About Longleat Maze
Longleat Maze is a hedge maze located in the grounds of Longleat House, a stately home in Wiltshire, England.
History of Longleat Maze
Built in 1978, Longleat’s hedge maze is the largest in the UK and was once the largest maze in the world, built from over 16,000 English yew trees. The maze was the idea of Alexander Thynn, 7th Marquess of Bath, who lived in Longleat House until his death in 2020.

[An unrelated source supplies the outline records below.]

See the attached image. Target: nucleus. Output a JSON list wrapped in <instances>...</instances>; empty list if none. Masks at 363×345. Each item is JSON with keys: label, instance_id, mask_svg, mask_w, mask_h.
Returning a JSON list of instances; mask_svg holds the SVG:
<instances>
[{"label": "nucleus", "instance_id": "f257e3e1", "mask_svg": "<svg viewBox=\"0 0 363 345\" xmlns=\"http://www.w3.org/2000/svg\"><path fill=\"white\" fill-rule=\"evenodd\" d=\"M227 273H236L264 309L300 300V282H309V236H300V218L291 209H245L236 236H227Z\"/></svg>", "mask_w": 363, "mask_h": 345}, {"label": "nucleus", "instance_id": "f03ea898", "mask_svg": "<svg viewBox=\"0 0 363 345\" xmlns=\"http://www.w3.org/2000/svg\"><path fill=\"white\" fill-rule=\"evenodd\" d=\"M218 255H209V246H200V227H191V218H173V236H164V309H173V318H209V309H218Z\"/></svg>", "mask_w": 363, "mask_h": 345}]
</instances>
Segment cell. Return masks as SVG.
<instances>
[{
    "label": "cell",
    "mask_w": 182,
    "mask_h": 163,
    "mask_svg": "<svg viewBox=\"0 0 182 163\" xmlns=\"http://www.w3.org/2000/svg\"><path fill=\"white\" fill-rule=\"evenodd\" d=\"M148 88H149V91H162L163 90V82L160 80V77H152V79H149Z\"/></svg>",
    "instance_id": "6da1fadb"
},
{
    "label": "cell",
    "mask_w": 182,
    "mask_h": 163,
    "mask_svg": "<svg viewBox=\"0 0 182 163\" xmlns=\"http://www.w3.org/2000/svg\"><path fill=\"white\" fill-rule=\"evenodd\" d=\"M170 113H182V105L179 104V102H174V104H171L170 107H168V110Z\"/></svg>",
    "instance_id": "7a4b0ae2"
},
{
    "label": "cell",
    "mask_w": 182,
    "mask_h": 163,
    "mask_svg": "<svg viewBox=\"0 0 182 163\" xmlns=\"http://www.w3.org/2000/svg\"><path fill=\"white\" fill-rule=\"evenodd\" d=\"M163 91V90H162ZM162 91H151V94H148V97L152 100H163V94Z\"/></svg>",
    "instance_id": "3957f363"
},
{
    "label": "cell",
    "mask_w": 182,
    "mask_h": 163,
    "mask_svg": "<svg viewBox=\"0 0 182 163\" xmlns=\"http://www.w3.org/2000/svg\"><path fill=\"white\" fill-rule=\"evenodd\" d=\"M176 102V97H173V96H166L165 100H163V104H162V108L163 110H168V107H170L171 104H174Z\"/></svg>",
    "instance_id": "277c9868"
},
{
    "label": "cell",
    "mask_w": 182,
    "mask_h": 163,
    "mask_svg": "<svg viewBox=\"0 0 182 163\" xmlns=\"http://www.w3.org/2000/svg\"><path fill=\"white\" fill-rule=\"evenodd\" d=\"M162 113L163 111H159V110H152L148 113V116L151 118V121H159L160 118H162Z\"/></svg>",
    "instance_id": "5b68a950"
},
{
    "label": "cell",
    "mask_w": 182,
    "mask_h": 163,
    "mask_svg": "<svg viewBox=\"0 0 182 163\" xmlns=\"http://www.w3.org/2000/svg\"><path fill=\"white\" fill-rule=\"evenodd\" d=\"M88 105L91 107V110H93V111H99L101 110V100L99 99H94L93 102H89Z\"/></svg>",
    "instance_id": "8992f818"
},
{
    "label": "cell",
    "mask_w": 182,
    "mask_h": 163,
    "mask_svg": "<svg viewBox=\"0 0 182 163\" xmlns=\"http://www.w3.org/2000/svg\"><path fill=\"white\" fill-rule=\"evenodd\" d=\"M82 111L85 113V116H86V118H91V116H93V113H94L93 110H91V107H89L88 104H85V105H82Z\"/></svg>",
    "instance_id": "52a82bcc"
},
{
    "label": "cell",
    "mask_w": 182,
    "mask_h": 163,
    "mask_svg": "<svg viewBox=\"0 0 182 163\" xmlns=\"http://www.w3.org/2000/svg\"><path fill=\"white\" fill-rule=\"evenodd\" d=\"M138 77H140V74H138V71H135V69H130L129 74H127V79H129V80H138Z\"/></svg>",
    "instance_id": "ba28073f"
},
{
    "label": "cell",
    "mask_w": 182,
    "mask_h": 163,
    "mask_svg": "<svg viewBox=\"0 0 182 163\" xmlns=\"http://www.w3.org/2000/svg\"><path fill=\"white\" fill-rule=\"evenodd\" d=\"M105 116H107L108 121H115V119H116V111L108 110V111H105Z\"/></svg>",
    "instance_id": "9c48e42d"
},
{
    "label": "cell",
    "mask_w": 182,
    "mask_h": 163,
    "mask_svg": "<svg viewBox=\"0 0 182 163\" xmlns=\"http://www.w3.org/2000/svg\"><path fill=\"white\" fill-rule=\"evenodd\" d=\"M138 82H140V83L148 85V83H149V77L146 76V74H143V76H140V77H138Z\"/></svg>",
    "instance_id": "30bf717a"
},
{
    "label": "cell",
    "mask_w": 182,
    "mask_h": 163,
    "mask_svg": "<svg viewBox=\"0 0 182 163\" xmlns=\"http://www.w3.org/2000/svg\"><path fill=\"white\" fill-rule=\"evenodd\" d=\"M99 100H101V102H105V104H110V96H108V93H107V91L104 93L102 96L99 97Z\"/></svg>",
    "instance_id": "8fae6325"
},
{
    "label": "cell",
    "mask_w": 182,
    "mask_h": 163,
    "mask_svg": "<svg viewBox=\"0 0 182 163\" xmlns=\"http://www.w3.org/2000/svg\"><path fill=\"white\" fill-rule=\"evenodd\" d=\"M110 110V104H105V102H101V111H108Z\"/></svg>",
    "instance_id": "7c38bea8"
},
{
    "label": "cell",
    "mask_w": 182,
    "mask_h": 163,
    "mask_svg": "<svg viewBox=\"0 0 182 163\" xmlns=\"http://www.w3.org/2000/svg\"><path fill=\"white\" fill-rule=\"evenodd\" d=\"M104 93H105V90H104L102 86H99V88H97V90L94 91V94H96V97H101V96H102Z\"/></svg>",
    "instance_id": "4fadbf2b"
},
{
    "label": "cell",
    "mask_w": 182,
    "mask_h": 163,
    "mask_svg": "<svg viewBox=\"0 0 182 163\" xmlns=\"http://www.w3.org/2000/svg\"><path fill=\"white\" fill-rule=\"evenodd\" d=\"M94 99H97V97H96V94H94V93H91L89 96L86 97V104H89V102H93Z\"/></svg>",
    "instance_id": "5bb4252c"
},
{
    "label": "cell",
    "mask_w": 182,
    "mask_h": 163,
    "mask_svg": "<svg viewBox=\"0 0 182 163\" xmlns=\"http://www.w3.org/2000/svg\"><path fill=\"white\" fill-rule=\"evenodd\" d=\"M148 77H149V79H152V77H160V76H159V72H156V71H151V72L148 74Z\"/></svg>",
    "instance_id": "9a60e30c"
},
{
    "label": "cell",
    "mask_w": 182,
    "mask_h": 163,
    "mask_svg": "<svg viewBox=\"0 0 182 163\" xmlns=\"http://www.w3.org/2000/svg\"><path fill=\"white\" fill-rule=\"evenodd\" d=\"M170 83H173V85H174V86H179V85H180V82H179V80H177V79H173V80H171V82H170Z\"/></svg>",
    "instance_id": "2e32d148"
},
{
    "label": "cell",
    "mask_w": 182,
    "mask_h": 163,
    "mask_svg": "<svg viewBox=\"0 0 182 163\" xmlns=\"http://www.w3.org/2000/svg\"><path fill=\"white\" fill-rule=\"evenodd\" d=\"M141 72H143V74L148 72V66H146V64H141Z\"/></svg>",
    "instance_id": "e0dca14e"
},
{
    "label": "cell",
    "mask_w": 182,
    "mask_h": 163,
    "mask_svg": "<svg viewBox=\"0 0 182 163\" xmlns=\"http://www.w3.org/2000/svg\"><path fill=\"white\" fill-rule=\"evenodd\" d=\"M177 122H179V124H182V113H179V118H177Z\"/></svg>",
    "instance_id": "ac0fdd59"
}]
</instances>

An observation tower marks the maze’s centre point and the aim is to arrive at the tower, which is easier said than done thanks to numerous dead ends built into the yew paths. There are also six bridges, which offer great views of the grounds and also a vantage point for trying to plot your way around (or out of) the maze. Longleat House is an Elizabethan-era building, the current structure of which dates back to the 16th century, being officially completed in 1580. The house and grounds in their modern form were designed and built by John Thynne and Robert Smythson, and subsequently became the home of the Marquesses of Bath (Thynne’s descendants).
Longleat Maze today
In 1949, Longleat House became the first stately home to open to the public, and it continues to be a popular attraction today. Some visit for the historical background, others for the safari park housed in the grounds (the first drive-through safari park to open outside of Africa), some for the 900 acres of grounds attached to the house (envisaged by English landscape designer Capability Brown) and some for the various beautiful gardens on show. The maze is still an essential part of the Longleat experience for many visitors.
Getting to Longleat Maze
Longleat is located in Wiltshire, a county in southwest England. By car, it can be found from the A36 road between the cities of Bath and Salisbury. There is free parking in the grounds. Frome rail station is around five miles away from Longleat and Warminster station is around six miles away, although neither has public transport connections to Longleat, so it’s advised to pre-book a taxi.